City spokeswoman Megan Snow told The News Tribune this week the city didn't learn of the problem until last month, although she acknowledged illegal dumping has been a recurring issue there.

Such illegal dumping is a regular occurrence in the city. Snow said Environmental Services Solid Waste Management is assigned to remove blight two to three times per week, and route supervisors investigate blight daily.

The city says it doesn't know who did the dumping near Mount Tahoma, so it has no one to fine. Snow said staff who did the cleanup found no hazardous materials at the site. To keep illegal dumping from happening there again, the city is considering installing fencing and boulders to keep people out, she said.

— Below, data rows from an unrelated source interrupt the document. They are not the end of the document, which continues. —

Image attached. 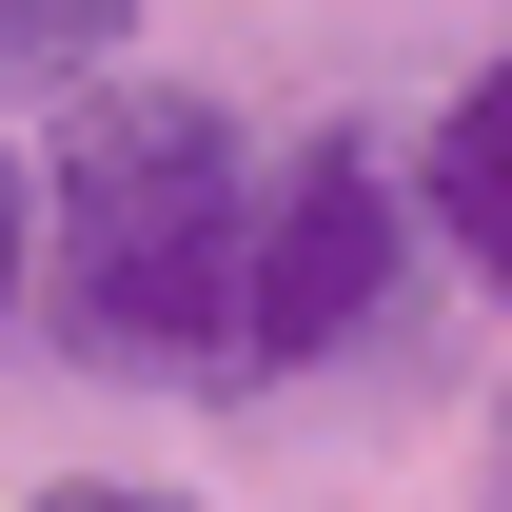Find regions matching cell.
<instances>
[{"label": "cell", "instance_id": "6da1fadb", "mask_svg": "<svg viewBox=\"0 0 512 512\" xmlns=\"http://www.w3.org/2000/svg\"><path fill=\"white\" fill-rule=\"evenodd\" d=\"M60 237H40V276H60V335L99 355V375H237V296H256V158L217 99H99V119L60 138Z\"/></svg>", "mask_w": 512, "mask_h": 512}, {"label": "cell", "instance_id": "7a4b0ae2", "mask_svg": "<svg viewBox=\"0 0 512 512\" xmlns=\"http://www.w3.org/2000/svg\"><path fill=\"white\" fill-rule=\"evenodd\" d=\"M414 256V178H394L355 119H316L276 178H256V296H237V375H316L335 335L394 296Z\"/></svg>", "mask_w": 512, "mask_h": 512}, {"label": "cell", "instance_id": "3957f363", "mask_svg": "<svg viewBox=\"0 0 512 512\" xmlns=\"http://www.w3.org/2000/svg\"><path fill=\"white\" fill-rule=\"evenodd\" d=\"M434 237H453V256L512 296V60H493V79L434 119Z\"/></svg>", "mask_w": 512, "mask_h": 512}, {"label": "cell", "instance_id": "277c9868", "mask_svg": "<svg viewBox=\"0 0 512 512\" xmlns=\"http://www.w3.org/2000/svg\"><path fill=\"white\" fill-rule=\"evenodd\" d=\"M119 20H138V0H0V99L99 79V60H119Z\"/></svg>", "mask_w": 512, "mask_h": 512}, {"label": "cell", "instance_id": "5b68a950", "mask_svg": "<svg viewBox=\"0 0 512 512\" xmlns=\"http://www.w3.org/2000/svg\"><path fill=\"white\" fill-rule=\"evenodd\" d=\"M40 512H197V493H158V473H60Z\"/></svg>", "mask_w": 512, "mask_h": 512}, {"label": "cell", "instance_id": "8992f818", "mask_svg": "<svg viewBox=\"0 0 512 512\" xmlns=\"http://www.w3.org/2000/svg\"><path fill=\"white\" fill-rule=\"evenodd\" d=\"M20 276H40V178L0 158V296H20Z\"/></svg>", "mask_w": 512, "mask_h": 512}, {"label": "cell", "instance_id": "52a82bcc", "mask_svg": "<svg viewBox=\"0 0 512 512\" xmlns=\"http://www.w3.org/2000/svg\"><path fill=\"white\" fill-rule=\"evenodd\" d=\"M493 512H512V414H493Z\"/></svg>", "mask_w": 512, "mask_h": 512}]
</instances>
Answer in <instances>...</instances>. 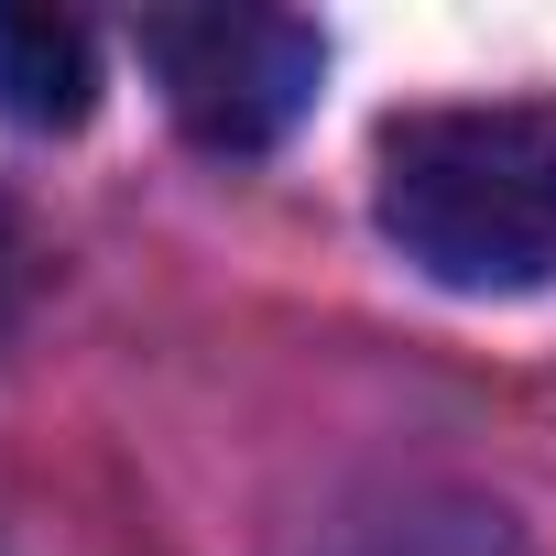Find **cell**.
<instances>
[{"instance_id": "cell-4", "label": "cell", "mask_w": 556, "mask_h": 556, "mask_svg": "<svg viewBox=\"0 0 556 556\" xmlns=\"http://www.w3.org/2000/svg\"><path fill=\"white\" fill-rule=\"evenodd\" d=\"M0 285H12V240H0Z\"/></svg>"}, {"instance_id": "cell-3", "label": "cell", "mask_w": 556, "mask_h": 556, "mask_svg": "<svg viewBox=\"0 0 556 556\" xmlns=\"http://www.w3.org/2000/svg\"><path fill=\"white\" fill-rule=\"evenodd\" d=\"M88 110H99V45H88V23L0 0V121L77 131Z\"/></svg>"}, {"instance_id": "cell-2", "label": "cell", "mask_w": 556, "mask_h": 556, "mask_svg": "<svg viewBox=\"0 0 556 556\" xmlns=\"http://www.w3.org/2000/svg\"><path fill=\"white\" fill-rule=\"evenodd\" d=\"M142 66L164 77L175 121L207 153H262L306 121L328 45L295 12H229L218 0V12H142Z\"/></svg>"}, {"instance_id": "cell-1", "label": "cell", "mask_w": 556, "mask_h": 556, "mask_svg": "<svg viewBox=\"0 0 556 556\" xmlns=\"http://www.w3.org/2000/svg\"><path fill=\"white\" fill-rule=\"evenodd\" d=\"M382 229L458 295H523L556 273V121L415 110L382 131Z\"/></svg>"}]
</instances>
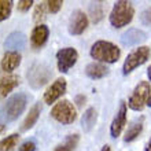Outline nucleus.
Listing matches in <instances>:
<instances>
[{
	"label": "nucleus",
	"mask_w": 151,
	"mask_h": 151,
	"mask_svg": "<svg viewBox=\"0 0 151 151\" xmlns=\"http://www.w3.org/2000/svg\"><path fill=\"white\" fill-rule=\"evenodd\" d=\"M28 104V96L25 93H15L8 98L7 102L0 109V122H12L25 111Z\"/></svg>",
	"instance_id": "1"
},
{
	"label": "nucleus",
	"mask_w": 151,
	"mask_h": 151,
	"mask_svg": "<svg viewBox=\"0 0 151 151\" xmlns=\"http://www.w3.org/2000/svg\"><path fill=\"white\" fill-rule=\"evenodd\" d=\"M91 56L100 63H115L121 56V50L111 41L106 40H98L92 44Z\"/></svg>",
	"instance_id": "2"
},
{
	"label": "nucleus",
	"mask_w": 151,
	"mask_h": 151,
	"mask_svg": "<svg viewBox=\"0 0 151 151\" xmlns=\"http://www.w3.org/2000/svg\"><path fill=\"white\" fill-rule=\"evenodd\" d=\"M133 15H135V8H133L132 3L125 1V0H119V1H115L113 6L109 21H110L113 28L119 29L127 26L128 24H131V21L133 19Z\"/></svg>",
	"instance_id": "3"
},
{
	"label": "nucleus",
	"mask_w": 151,
	"mask_h": 151,
	"mask_svg": "<svg viewBox=\"0 0 151 151\" xmlns=\"http://www.w3.org/2000/svg\"><path fill=\"white\" fill-rule=\"evenodd\" d=\"M26 77H28L29 85L33 89H39V88H41L50 81V78H51V69L48 68L45 63L36 62L28 69Z\"/></svg>",
	"instance_id": "4"
},
{
	"label": "nucleus",
	"mask_w": 151,
	"mask_h": 151,
	"mask_svg": "<svg viewBox=\"0 0 151 151\" xmlns=\"http://www.w3.org/2000/svg\"><path fill=\"white\" fill-rule=\"evenodd\" d=\"M151 85L147 81H140L135 87L131 98L128 100V107L133 111H142L144 106L147 104V100L150 98Z\"/></svg>",
	"instance_id": "5"
},
{
	"label": "nucleus",
	"mask_w": 151,
	"mask_h": 151,
	"mask_svg": "<svg viewBox=\"0 0 151 151\" xmlns=\"http://www.w3.org/2000/svg\"><path fill=\"white\" fill-rule=\"evenodd\" d=\"M151 50L147 45H142V47H137L135 51H132L129 55L127 56V59L122 65V74H129L135 70L136 68L142 66L143 63L147 62V59L150 58Z\"/></svg>",
	"instance_id": "6"
},
{
	"label": "nucleus",
	"mask_w": 151,
	"mask_h": 151,
	"mask_svg": "<svg viewBox=\"0 0 151 151\" xmlns=\"http://www.w3.org/2000/svg\"><path fill=\"white\" fill-rule=\"evenodd\" d=\"M51 117L58 122L69 125V124H73L76 121L77 111H76L73 103H70L69 100H60L52 107Z\"/></svg>",
	"instance_id": "7"
},
{
	"label": "nucleus",
	"mask_w": 151,
	"mask_h": 151,
	"mask_svg": "<svg viewBox=\"0 0 151 151\" xmlns=\"http://www.w3.org/2000/svg\"><path fill=\"white\" fill-rule=\"evenodd\" d=\"M78 59V52L73 47L62 48L56 52V66L60 73H68Z\"/></svg>",
	"instance_id": "8"
},
{
	"label": "nucleus",
	"mask_w": 151,
	"mask_h": 151,
	"mask_svg": "<svg viewBox=\"0 0 151 151\" xmlns=\"http://www.w3.org/2000/svg\"><path fill=\"white\" fill-rule=\"evenodd\" d=\"M127 118H128V103L122 100L119 103L118 111H117L111 125H110V136L111 137L115 139V137H118L122 133L124 128L127 125Z\"/></svg>",
	"instance_id": "9"
},
{
	"label": "nucleus",
	"mask_w": 151,
	"mask_h": 151,
	"mask_svg": "<svg viewBox=\"0 0 151 151\" xmlns=\"http://www.w3.org/2000/svg\"><path fill=\"white\" fill-rule=\"evenodd\" d=\"M88 24H89V19H88L87 14L81 10H76L70 17V21H69V33L73 36L83 35L87 30Z\"/></svg>",
	"instance_id": "10"
},
{
	"label": "nucleus",
	"mask_w": 151,
	"mask_h": 151,
	"mask_svg": "<svg viewBox=\"0 0 151 151\" xmlns=\"http://www.w3.org/2000/svg\"><path fill=\"white\" fill-rule=\"evenodd\" d=\"M66 88H68V83H66V80H65L63 77L56 78L55 81L45 89V92H44V98H43L44 103H47V104L55 103L56 100L66 92Z\"/></svg>",
	"instance_id": "11"
},
{
	"label": "nucleus",
	"mask_w": 151,
	"mask_h": 151,
	"mask_svg": "<svg viewBox=\"0 0 151 151\" xmlns=\"http://www.w3.org/2000/svg\"><path fill=\"white\" fill-rule=\"evenodd\" d=\"M48 36H50V29H48L47 25H37L36 28L32 30V35H30V44L35 50L37 48H41L44 44L47 43Z\"/></svg>",
	"instance_id": "12"
},
{
	"label": "nucleus",
	"mask_w": 151,
	"mask_h": 151,
	"mask_svg": "<svg viewBox=\"0 0 151 151\" xmlns=\"http://www.w3.org/2000/svg\"><path fill=\"white\" fill-rule=\"evenodd\" d=\"M26 45V36L22 32H12L10 33L4 41V47L7 48L8 51H19L24 50Z\"/></svg>",
	"instance_id": "13"
},
{
	"label": "nucleus",
	"mask_w": 151,
	"mask_h": 151,
	"mask_svg": "<svg viewBox=\"0 0 151 151\" xmlns=\"http://www.w3.org/2000/svg\"><path fill=\"white\" fill-rule=\"evenodd\" d=\"M147 37V35L140 30V29H129L121 36V43L127 47H132V45H137L142 41H144Z\"/></svg>",
	"instance_id": "14"
},
{
	"label": "nucleus",
	"mask_w": 151,
	"mask_h": 151,
	"mask_svg": "<svg viewBox=\"0 0 151 151\" xmlns=\"http://www.w3.org/2000/svg\"><path fill=\"white\" fill-rule=\"evenodd\" d=\"M21 59H22V56H21L19 52L7 51L4 54L3 59H1V69H3L4 72L11 73L12 70H15L21 65Z\"/></svg>",
	"instance_id": "15"
},
{
	"label": "nucleus",
	"mask_w": 151,
	"mask_h": 151,
	"mask_svg": "<svg viewBox=\"0 0 151 151\" xmlns=\"http://www.w3.org/2000/svg\"><path fill=\"white\" fill-rule=\"evenodd\" d=\"M18 84H19V78L15 74H7L0 77V98L1 99L6 98L12 89L18 87Z\"/></svg>",
	"instance_id": "16"
},
{
	"label": "nucleus",
	"mask_w": 151,
	"mask_h": 151,
	"mask_svg": "<svg viewBox=\"0 0 151 151\" xmlns=\"http://www.w3.org/2000/svg\"><path fill=\"white\" fill-rule=\"evenodd\" d=\"M85 74L92 80H99L109 74V69L106 68V65L100 62H91L85 68Z\"/></svg>",
	"instance_id": "17"
},
{
	"label": "nucleus",
	"mask_w": 151,
	"mask_h": 151,
	"mask_svg": "<svg viewBox=\"0 0 151 151\" xmlns=\"http://www.w3.org/2000/svg\"><path fill=\"white\" fill-rule=\"evenodd\" d=\"M143 122H144V118L140 117L139 119H135V121L129 125V128H128L127 132H125V136H124V142H125V143L133 142V140L142 133V131H143Z\"/></svg>",
	"instance_id": "18"
},
{
	"label": "nucleus",
	"mask_w": 151,
	"mask_h": 151,
	"mask_svg": "<svg viewBox=\"0 0 151 151\" xmlns=\"http://www.w3.org/2000/svg\"><path fill=\"white\" fill-rule=\"evenodd\" d=\"M96 119H98V113L93 107H88L85 111H84L83 117H81V127H83L84 132H91L93 129L96 124Z\"/></svg>",
	"instance_id": "19"
},
{
	"label": "nucleus",
	"mask_w": 151,
	"mask_h": 151,
	"mask_svg": "<svg viewBox=\"0 0 151 151\" xmlns=\"http://www.w3.org/2000/svg\"><path fill=\"white\" fill-rule=\"evenodd\" d=\"M40 111H41V106H40V103H36L29 110V114L26 115V118H25L21 129H22V131H28V129L35 127V124L37 122V119H39V117H40Z\"/></svg>",
	"instance_id": "20"
},
{
	"label": "nucleus",
	"mask_w": 151,
	"mask_h": 151,
	"mask_svg": "<svg viewBox=\"0 0 151 151\" xmlns=\"http://www.w3.org/2000/svg\"><path fill=\"white\" fill-rule=\"evenodd\" d=\"M19 140V135L18 133H12V135L4 137L0 140V151H12L17 147Z\"/></svg>",
	"instance_id": "21"
},
{
	"label": "nucleus",
	"mask_w": 151,
	"mask_h": 151,
	"mask_svg": "<svg viewBox=\"0 0 151 151\" xmlns=\"http://www.w3.org/2000/svg\"><path fill=\"white\" fill-rule=\"evenodd\" d=\"M78 135H69L66 137L63 144H59V146H56L55 151H73L76 147H77V144H78Z\"/></svg>",
	"instance_id": "22"
},
{
	"label": "nucleus",
	"mask_w": 151,
	"mask_h": 151,
	"mask_svg": "<svg viewBox=\"0 0 151 151\" xmlns=\"http://www.w3.org/2000/svg\"><path fill=\"white\" fill-rule=\"evenodd\" d=\"M89 14H91L92 21L98 24L104 15L103 11V3L102 1H96V3H91L89 4Z\"/></svg>",
	"instance_id": "23"
},
{
	"label": "nucleus",
	"mask_w": 151,
	"mask_h": 151,
	"mask_svg": "<svg viewBox=\"0 0 151 151\" xmlns=\"http://www.w3.org/2000/svg\"><path fill=\"white\" fill-rule=\"evenodd\" d=\"M12 1L11 0H0V22L6 21L7 18H10L12 10Z\"/></svg>",
	"instance_id": "24"
},
{
	"label": "nucleus",
	"mask_w": 151,
	"mask_h": 151,
	"mask_svg": "<svg viewBox=\"0 0 151 151\" xmlns=\"http://www.w3.org/2000/svg\"><path fill=\"white\" fill-rule=\"evenodd\" d=\"M45 11H47V3H40L36 6L35 11H33V21L36 24L41 25L40 22H43L45 19Z\"/></svg>",
	"instance_id": "25"
},
{
	"label": "nucleus",
	"mask_w": 151,
	"mask_h": 151,
	"mask_svg": "<svg viewBox=\"0 0 151 151\" xmlns=\"http://www.w3.org/2000/svg\"><path fill=\"white\" fill-rule=\"evenodd\" d=\"M62 6H63V1H62V0H50V1H47V8L51 14L59 12Z\"/></svg>",
	"instance_id": "26"
},
{
	"label": "nucleus",
	"mask_w": 151,
	"mask_h": 151,
	"mask_svg": "<svg viewBox=\"0 0 151 151\" xmlns=\"http://www.w3.org/2000/svg\"><path fill=\"white\" fill-rule=\"evenodd\" d=\"M33 6V0H19L18 4H17V8H18V11L21 12H26L29 11V8Z\"/></svg>",
	"instance_id": "27"
},
{
	"label": "nucleus",
	"mask_w": 151,
	"mask_h": 151,
	"mask_svg": "<svg viewBox=\"0 0 151 151\" xmlns=\"http://www.w3.org/2000/svg\"><path fill=\"white\" fill-rule=\"evenodd\" d=\"M140 21L143 25H148L151 26V7L150 8H146L142 14H140Z\"/></svg>",
	"instance_id": "28"
},
{
	"label": "nucleus",
	"mask_w": 151,
	"mask_h": 151,
	"mask_svg": "<svg viewBox=\"0 0 151 151\" xmlns=\"http://www.w3.org/2000/svg\"><path fill=\"white\" fill-rule=\"evenodd\" d=\"M19 151H36L35 140H26L19 146Z\"/></svg>",
	"instance_id": "29"
},
{
	"label": "nucleus",
	"mask_w": 151,
	"mask_h": 151,
	"mask_svg": "<svg viewBox=\"0 0 151 151\" xmlns=\"http://www.w3.org/2000/svg\"><path fill=\"white\" fill-rule=\"evenodd\" d=\"M85 100H87V98H85L84 95H77V96L74 98V102L77 103V106H83Z\"/></svg>",
	"instance_id": "30"
},
{
	"label": "nucleus",
	"mask_w": 151,
	"mask_h": 151,
	"mask_svg": "<svg viewBox=\"0 0 151 151\" xmlns=\"http://www.w3.org/2000/svg\"><path fill=\"white\" fill-rule=\"evenodd\" d=\"M144 151H151V137H150V140L147 142V144H146V147H144Z\"/></svg>",
	"instance_id": "31"
},
{
	"label": "nucleus",
	"mask_w": 151,
	"mask_h": 151,
	"mask_svg": "<svg viewBox=\"0 0 151 151\" xmlns=\"http://www.w3.org/2000/svg\"><path fill=\"white\" fill-rule=\"evenodd\" d=\"M100 151H111V148H110V146H107V144H104L103 147L100 148Z\"/></svg>",
	"instance_id": "32"
},
{
	"label": "nucleus",
	"mask_w": 151,
	"mask_h": 151,
	"mask_svg": "<svg viewBox=\"0 0 151 151\" xmlns=\"http://www.w3.org/2000/svg\"><path fill=\"white\" fill-rule=\"evenodd\" d=\"M147 76H148V80H150V81H151V66L147 69Z\"/></svg>",
	"instance_id": "33"
},
{
	"label": "nucleus",
	"mask_w": 151,
	"mask_h": 151,
	"mask_svg": "<svg viewBox=\"0 0 151 151\" xmlns=\"http://www.w3.org/2000/svg\"><path fill=\"white\" fill-rule=\"evenodd\" d=\"M4 129H6V125H4V124H0V133H1Z\"/></svg>",
	"instance_id": "34"
},
{
	"label": "nucleus",
	"mask_w": 151,
	"mask_h": 151,
	"mask_svg": "<svg viewBox=\"0 0 151 151\" xmlns=\"http://www.w3.org/2000/svg\"><path fill=\"white\" fill-rule=\"evenodd\" d=\"M147 106L148 107H151V95H150V98H148V100H147Z\"/></svg>",
	"instance_id": "35"
}]
</instances>
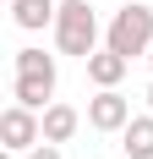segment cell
<instances>
[{"mask_svg": "<svg viewBox=\"0 0 153 159\" xmlns=\"http://www.w3.org/2000/svg\"><path fill=\"white\" fill-rule=\"evenodd\" d=\"M120 148H126V159H153V110L131 115V126L120 132Z\"/></svg>", "mask_w": 153, "mask_h": 159, "instance_id": "cell-9", "label": "cell"}, {"mask_svg": "<svg viewBox=\"0 0 153 159\" xmlns=\"http://www.w3.org/2000/svg\"><path fill=\"white\" fill-rule=\"evenodd\" d=\"M11 99L28 104V110H49L55 104V77H22V71H11Z\"/></svg>", "mask_w": 153, "mask_h": 159, "instance_id": "cell-7", "label": "cell"}, {"mask_svg": "<svg viewBox=\"0 0 153 159\" xmlns=\"http://www.w3.org/2000/svg\"><path fill=\"white\" fill-rule=\"evenodd\" d=\"M104 44L115 49V55H126V61L148 55L153 49V6H142V0L120 6V11L109 16V28H104Z\"/></svg>", "mask_w": 153, "mask_h": 159, "instance_id": "cell-2", "label": "cell"}, {"mask_svg": "<svg viewBox=\"0 0 153 159\" xmlns=\"http://www.w3.org/2000/svg\"><path fill=\"white\" fill-rule=\"evenodd\" d=\"M82 66H88V82H93V88H120V77L131 71V61H126V55H115L109 44L98 49V55H88Z\"/></svg>", "mask_w": 153, "mask_h": 159, "instance_id": "cell-5", "label": "cell"}, {"mask_svg": "<svg viewBox=\"0 0 153 159\" xmlns=\"http://www.w3.org/2000/svg\"><path fill=\"white\" fill-rule=\"evenodd\" d=\"M60 16V0H11V22L22 33H38V28H55Z\"/></svg>", "mask_w": 153, "mask_h": 159, "instance_id": "cell-6", "label": "cell"}, {"mask_svg": "<svg viewBox=\"0 0 153 159\" xmlns=\"http://www.w3.org/2000/svg\"><path fill=\"white\" fill-rule=\"evenodd\" d=\"M11 71H22V77H60V71H55V55H44V49H16L11 55Z\"/></svg>", "mask_w": 153, "mask_h": 159, "instance_id": "cell-10", "label": "cell"}, {"mask_svg": "<svg viewBox=\"0 0 153 159\" xmlns=\"http://www.w3.org/2000/svg\"><path fill=\"white\" fill-rule=\"evenodd\" d=\"M76 126H82V110H76V104H60V99H55L44 110V143H71Z\"/></svg>", "mask_w": 153, "mask_h": 159, "instance_id": "cell-8", "label": "cell"}, {"mask_svg": "<svg viewBox=\"0 0 153 159\" xmlns=\"http://www.w3.org/2000/svg\"><path fill=\"white\" fill-rule=\"evenodd\" d=\"M28 159H60V143H38V148H33Z\"/></svg>", "mask_w": 153, "mask_h": 159, "instance_id": "cell-11", "label": "cell"}, {"mask_svg": "<svg viewBox=\"0 0 153 159\" xmlns=\"http://www.w3.org/2000/svg\"><path fill=\"white\" fill-rule=\"evenodd\" d=\"M44 143V110H28V104H6L0 110V148H11V154H33V148Z\"/></svg>", "mask_w": 153, "mask_h": 159, "instance_id": "cell-3", "label": "cell"}, {"mask_svg": "<svg viewBox=\"0 0 153 159\" xmlns=\"http://www.w3.org/2000/svg\"><path fill=\"white\" fill-rule=\"evenodd\" d=\"M88 126L93 132H126L131 126V99H126L120 88H98V93L88 99Z\"/></svg>", "mask_w": 153, "mask_h": 159, "instance_id": "cell-4", "label": "cell"}, {"mask_svg": "<svg viewBox=\"0 0 153 159\" xmlns=\"http://www.w3.org/2000/svg\"><path fill=\"white\" fill-rule=\"evenodd\" d=\"M55 49L60 55H76V61H88V55H98V39H104V28H98V11H93L88 0H60V16H55Z\"/></svg>", "mask_w": 153, "mask_h": 159, "instance_id": "cell-1", "label": "cell"}, {"mask_svg": "<svg viewBox=\"0 0 153 159\" xmlns=\"http://www.w3.org/2000/svg\"><path fill=\"white\" fill-rule=\"evenodd\" d=\"M142 61H148V66H153V49H148V55H142Z\"/></svg>", "mask_w": 153, "mask_h": 159, "instance_id": "cell-13", "label": "cell"}, {"mask_svg": "<svg viewBox=\"0 0 153 159\" xmlns=\"http://www.w3.org/2000/svg\"><path fill=\"white\" fill-rule=\"evenodd\" d=\"M148 110H153V82H148Z\"/></svg>", "mask_w": 153, "mask_h": 159, "instance_id": "cell-12", "label": "cell"}]
</instances>
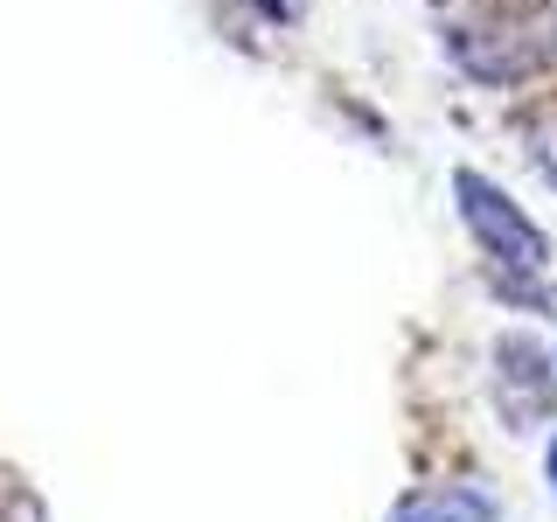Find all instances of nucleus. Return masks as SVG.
<instances>
[{
    "label": "nucleus",
    "instance_id": "nucleus-5",
    "mask_svg": "<svg viewBox=\"0 0 557 522\" xmlns=\"http://www.w3.org/2000/svg\"><path fill=\"white\" fill-rule=\"evenodd\" d=\"M530 139H536V167H544V174H550V188H557V139H550L544 126H536Z\"/></svg>",
    "mask_w": 557,
    "mask_h": 522
},
{
    "label": "nucleus",
    "instance_id": "nucleus-2",
    "mask_svg": "<svg viewBox=\"0 0 557 522\" xmlns=\"http://www.w3.org/2000/svg\"><path fill=\"white\" fill-rule=\"evenodd\" d=\"M453 202H460V223H467V237L481 244V258L487 265H502V272H544L550 265V237L536 231L522 209L502 196L487 174H474V167H460L453 174Z\"/></svg>",
    "mask_w": 557,
    "mask_h": 522
},
{
    "label": "nucleus",
    "instance_id": "nucleus-7",
    "mask_svg": "<svg viewBox=\"0 0 557 522\" xmlns=\"http://www.w3.org/2000/svg\"><path fill=\"white\" fill-rule=\"evenodd\" d=\"M550 487H557V439H550Z\"/></svg>",
    "mask_w": 557,
    "mask_h": 522
},
{
    "label": "nucleus",
    "instance_id": "nucleus-4",
    "mask_svg": "<svg viewBox=\"0 0 557 522\" xmlns=\"http://www.w3.org/2000/svg\"><path fill=\"white\" fill-rule=\"evenodd\" d=\"M391 522H495V495H481V487H467V481H440V487L405 495Z\"/></svg>",
    "mask_w": 557,
    "mask_h": 522
},
{
    "label": "nucleus",
    "instance_id": "nucleus-3",
    "mask_svg": "<svg viewBox=\"0 0 557 522\" xmlns=\"http://www.w3.org/2000/svg\"><path fill=\"white\" fill-rule=\"evenodd\" d=\"M495 383H502V411H509V425H536V418H550L557 405V370L544 362V348L522 341V335H502L495 341Z\"/></svg>",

The adjacent property owner, Gary Tatum, bought that vacant parcel next to the city's right of way several years ago, hoping to build a storage facility on what he thought was commercial land. It was his first venture in buying vacant land, and he said it'll be his last.

After the purchase, he found out the property was zoned for single-family housing. That zoning doesn't make sense, Tatum said. There's a car-rental place nearby, and there used to be a loud, bustling furniture plant on that street. The plant burned down in 2012.

"That is not conducive to putting in single family homes ...," Tatum said. "They could go in there and build another furniture factory there. We were trying to do something along the lines of keeping it commercial-industrial."

Tatum said he's asked the city about having the property rezoned but said even submitting an application for a rezone was prohibitively expensive.

So the property has sat vacant.

The trouble with dumping started not long after the furniture plant burned and its employees stopped coming and going.

"That property is being used by the homeless and has had cars dumped on it. It's been a nuisance," Tatum said, adding that he's paid to have the property cleaned up twice, including paying $200 to have abandoned cars towed away. "It's kind of a no-man's land. I started out with high hopes years ago, and it just kind of petered out, and it's kind of sitting there doing nothing."